If it can be proved that the bank was in breach of its duty of care, recovery of all the losses suffered by the customer could be sought on the basis that, if the bank had complied with its duties, the customer would not have entered into such transactions.

(b) Best execution  

The bank may have been in breach of its contract with the customer in that it failed to comply with its best execution policy.

Banks are under a statutory requirement to provide its Retail Clients with ”best execution”, i.e. to sell such clients products at the market rate. If the customer is not a Retail Client as defined by the FCA, it will not be entitled to this statutory protection and it will have to see whether the bank’s terms and conditions included a contractual “best execution policy”. If so, it might be possible to claim that the bank had not complied with its contractual policy if the bank had made excessive profits from the transactions.

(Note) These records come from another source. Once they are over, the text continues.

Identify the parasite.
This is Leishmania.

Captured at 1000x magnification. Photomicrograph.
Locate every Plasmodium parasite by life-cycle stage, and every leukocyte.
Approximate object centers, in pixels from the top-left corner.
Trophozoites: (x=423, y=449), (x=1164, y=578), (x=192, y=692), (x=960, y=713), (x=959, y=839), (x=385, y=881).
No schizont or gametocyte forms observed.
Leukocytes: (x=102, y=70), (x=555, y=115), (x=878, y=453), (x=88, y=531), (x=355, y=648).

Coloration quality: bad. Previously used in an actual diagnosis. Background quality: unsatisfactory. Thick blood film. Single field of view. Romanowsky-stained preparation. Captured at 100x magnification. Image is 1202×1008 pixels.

A successful claim could result in the customer being able to recover the difference between the price at which the products were sold and the appropriate market price they should have been sold at.  

(c) Forex manipulation  

The FCA’s findings that several banks were guilty of manipulating the forex market may allow a further claim by the customer.  

The claim would be that the bank was liable for misrepresentation in that the customer entered into the transactions relying on an implied representation by the bank concerned that the forex rates were properly and honestly calculated and, had the customer known that the rates were being manipulated by the bank, the customer would not have entered into the contracts in the first place. On that basis, the customer should be put back in the position it would have been in had it not entered into the transactions with the bank, so all the contracts with the bank should be cancelled and any losses suffered by the customer as a result should be refunded. An alternative claim would be that the customer should be able to recover losses it suffered as a result of the manipulation.